Bush is using the 1906 Antiquities Act -- first used by President Theodore Roosevelt to set aside public lands such as the Grand Canyon as national monuments -- for the designation. Many of those lands later became national parks.

Bill Chandler, vice president for government affairs for the non-profit Marine Conservation Biology Institute (MCBI), said Bush is "to be commended" for his action.

"From a conservation history perspective, the message here is that Teddy Roosevelt laid the groundwork for our national park system when he withdrew a lot of public lands and called them national monuments," said Chandler.

"We see the president laying the foundation for a system of national marine preserves and parks," he said. "We had lacked such a system for a long time."

MCBI and the Environmental Defense Fund (EDF) partnered to identify eight of the nine sites the president will set aside on Tuesday. All but one of those eight remote areas already have Fish and Wildlife Service refuge areas at their cores.

"You have a core conservation mission already," Chandler said. "This is just basically going to expand them."

The MCBI/EDF-identified sites are Rose Atoll, Wake Island, Johnston Island, Palmyra Island, Kingman Reef, Baker Island, Howland Island and Jarvis Island.

Rose Atoll, part of American Samoa, is the smallest atoll in the world, but more than 500 fish species swim in the waters around it, and it supports 97 percent of America Samoa's seabird population.
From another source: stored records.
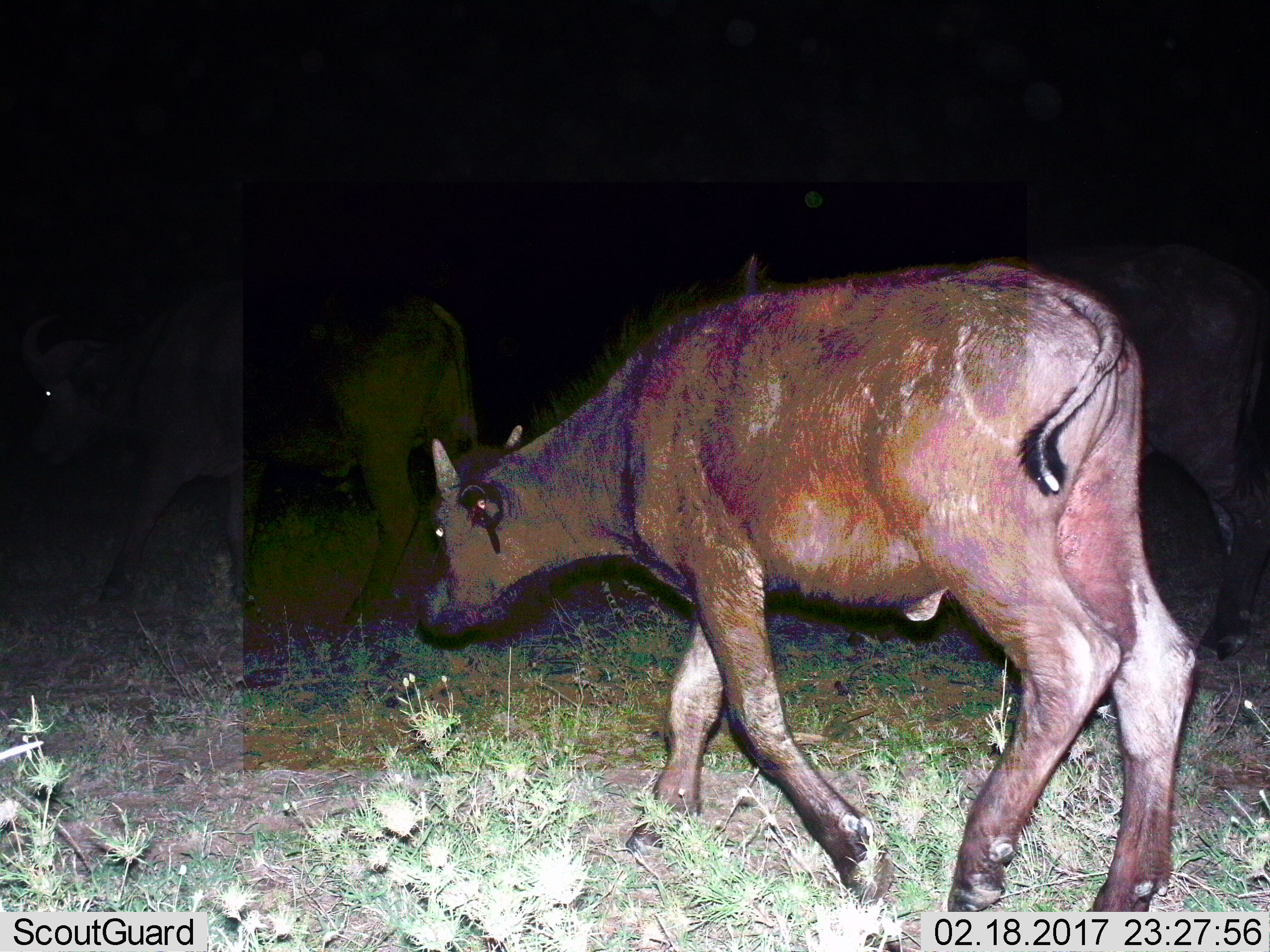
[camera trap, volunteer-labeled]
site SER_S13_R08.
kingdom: Animalia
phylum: Chordata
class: Mammalia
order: Artiodactyla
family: Bovidae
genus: Syncerus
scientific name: Syncerus caffer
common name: african buffalo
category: buffalo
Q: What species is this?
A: Buffalo (african buffalo) (Syncerus caffer).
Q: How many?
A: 2.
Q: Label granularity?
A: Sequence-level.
It is also the nesting ground for several threatened turtle species.

The Pew Environmental Fund identified the ninth site -- the waters around the northern Marianas and the deepest ocean canyon in the world, the Mariana Trench, 11,033 meters (36,201 feet) at its deepest.

The new designations will expand protection to a 50 nautical mile area off the islands, where commercial fishing will be prohibited. Other uses of the area -- research or recreational fishing -- will be allowed but will require a permit.

Bush has not gotten rave reviews for his conservation efforts on land -- according to the Audubon Society, he's signed wilderness legislation covering a little more than 2 million acres, fewer than any other president except Richard Nixon. But Chandler said that Bush "has really embraced ocean conservation as his own."

"Ocean protection ... is lagging 50 to 100 years behind land conservation, he said. "This is precisely the kind of leadership that we need to get the message across that there are places in the ocean that are rich with diversity."

"Scientists already know this," he said. "They have been calling for this for 10 or 15 years."

The president can cut through the bureaucracy that makes protecting resources such a lengthy process, and the Antiquities Act is a strong tool for those efforts. With the Act, the president can make a designation by executive order, essentially "writing the prescription for conservation" for an area, Chandler said.